_RAW RECORDS_.
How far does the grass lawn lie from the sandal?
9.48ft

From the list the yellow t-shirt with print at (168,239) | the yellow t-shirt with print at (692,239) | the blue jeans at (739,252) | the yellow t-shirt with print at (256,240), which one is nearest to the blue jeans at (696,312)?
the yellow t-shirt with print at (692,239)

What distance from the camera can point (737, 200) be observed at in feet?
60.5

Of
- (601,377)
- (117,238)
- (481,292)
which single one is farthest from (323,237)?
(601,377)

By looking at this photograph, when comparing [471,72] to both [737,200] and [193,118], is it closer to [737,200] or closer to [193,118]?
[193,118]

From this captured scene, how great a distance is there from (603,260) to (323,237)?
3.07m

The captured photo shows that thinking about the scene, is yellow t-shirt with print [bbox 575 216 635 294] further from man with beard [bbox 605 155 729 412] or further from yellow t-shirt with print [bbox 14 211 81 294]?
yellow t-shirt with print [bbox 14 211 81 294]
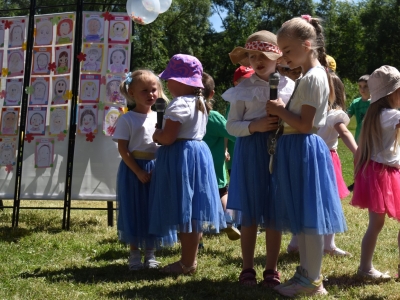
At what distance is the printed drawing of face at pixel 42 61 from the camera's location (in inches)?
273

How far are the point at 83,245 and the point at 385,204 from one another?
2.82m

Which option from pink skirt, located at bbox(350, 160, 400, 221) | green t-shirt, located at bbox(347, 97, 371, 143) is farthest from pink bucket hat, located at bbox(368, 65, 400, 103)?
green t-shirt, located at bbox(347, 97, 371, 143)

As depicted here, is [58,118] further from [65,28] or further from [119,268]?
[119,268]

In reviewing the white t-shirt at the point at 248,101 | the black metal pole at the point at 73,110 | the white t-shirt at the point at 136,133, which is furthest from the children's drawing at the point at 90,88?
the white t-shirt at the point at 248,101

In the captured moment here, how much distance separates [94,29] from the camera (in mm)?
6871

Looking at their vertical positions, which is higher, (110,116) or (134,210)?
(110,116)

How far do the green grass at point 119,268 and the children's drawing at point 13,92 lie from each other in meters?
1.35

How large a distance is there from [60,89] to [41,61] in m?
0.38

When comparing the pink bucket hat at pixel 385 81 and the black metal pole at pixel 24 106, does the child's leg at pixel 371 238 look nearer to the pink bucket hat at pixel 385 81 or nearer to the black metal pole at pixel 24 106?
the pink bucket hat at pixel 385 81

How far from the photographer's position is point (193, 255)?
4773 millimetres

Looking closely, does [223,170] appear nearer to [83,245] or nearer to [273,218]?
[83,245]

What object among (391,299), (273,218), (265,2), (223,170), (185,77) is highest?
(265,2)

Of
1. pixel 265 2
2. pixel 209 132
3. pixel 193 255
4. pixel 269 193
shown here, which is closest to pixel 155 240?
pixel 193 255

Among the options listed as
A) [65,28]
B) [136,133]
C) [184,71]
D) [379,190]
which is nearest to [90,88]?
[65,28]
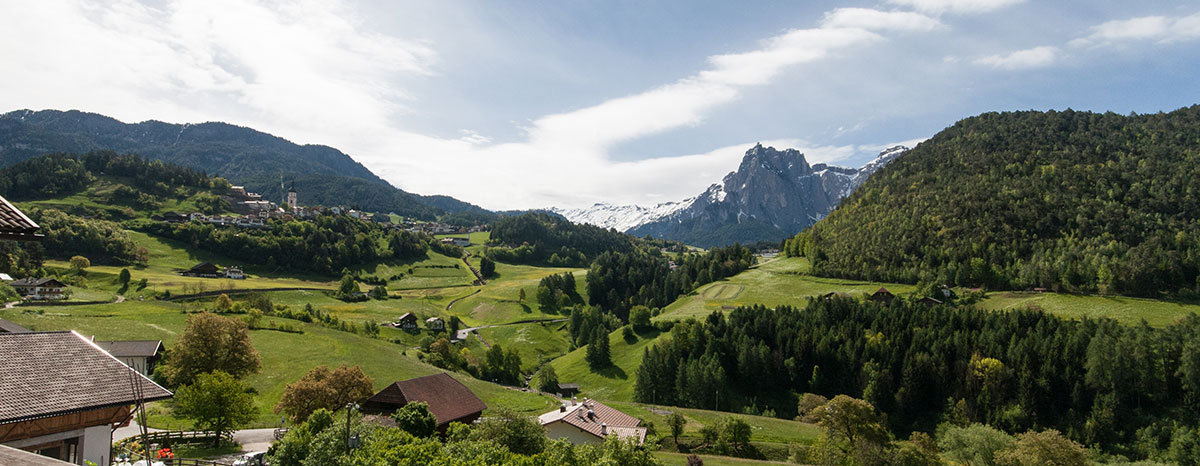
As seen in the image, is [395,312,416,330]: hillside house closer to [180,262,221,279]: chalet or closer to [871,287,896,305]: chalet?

---

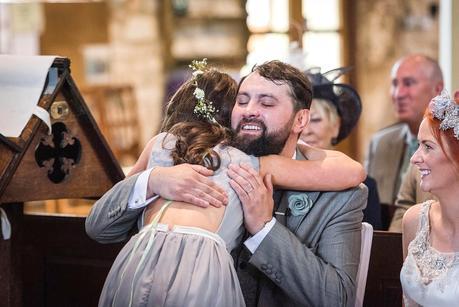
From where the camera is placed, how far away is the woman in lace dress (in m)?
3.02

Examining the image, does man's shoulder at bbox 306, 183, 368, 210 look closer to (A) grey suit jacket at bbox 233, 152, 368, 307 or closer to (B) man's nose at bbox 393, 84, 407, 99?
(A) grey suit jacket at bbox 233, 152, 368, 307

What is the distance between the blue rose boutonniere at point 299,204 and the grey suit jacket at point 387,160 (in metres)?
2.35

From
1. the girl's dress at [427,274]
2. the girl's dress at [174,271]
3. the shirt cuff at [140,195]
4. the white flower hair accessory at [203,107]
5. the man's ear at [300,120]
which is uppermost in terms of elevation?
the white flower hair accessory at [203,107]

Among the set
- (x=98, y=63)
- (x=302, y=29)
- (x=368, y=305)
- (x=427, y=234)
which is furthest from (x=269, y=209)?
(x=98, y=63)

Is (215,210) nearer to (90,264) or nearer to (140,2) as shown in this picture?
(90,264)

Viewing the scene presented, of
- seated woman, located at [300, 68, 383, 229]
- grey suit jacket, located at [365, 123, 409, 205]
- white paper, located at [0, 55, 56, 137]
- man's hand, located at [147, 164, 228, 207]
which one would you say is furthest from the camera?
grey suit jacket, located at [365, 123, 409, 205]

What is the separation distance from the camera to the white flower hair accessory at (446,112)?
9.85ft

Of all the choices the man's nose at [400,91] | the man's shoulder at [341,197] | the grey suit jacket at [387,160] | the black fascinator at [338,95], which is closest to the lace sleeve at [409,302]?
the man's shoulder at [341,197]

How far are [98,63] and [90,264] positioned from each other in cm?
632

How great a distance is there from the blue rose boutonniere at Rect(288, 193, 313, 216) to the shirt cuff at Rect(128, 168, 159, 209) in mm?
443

==

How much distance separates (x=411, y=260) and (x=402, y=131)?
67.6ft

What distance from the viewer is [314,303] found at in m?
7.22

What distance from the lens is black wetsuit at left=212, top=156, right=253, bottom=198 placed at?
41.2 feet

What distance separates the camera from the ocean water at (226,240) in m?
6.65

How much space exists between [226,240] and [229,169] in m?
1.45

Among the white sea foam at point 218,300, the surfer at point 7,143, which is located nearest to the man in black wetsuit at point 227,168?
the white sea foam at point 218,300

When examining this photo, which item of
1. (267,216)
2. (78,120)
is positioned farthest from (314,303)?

_SHORT TASK_.
List every line in the records that contains the string "feet".

_OUTPUT_.
What distance from the camera can point (737, 200) be observed at in feet?
41.2 feet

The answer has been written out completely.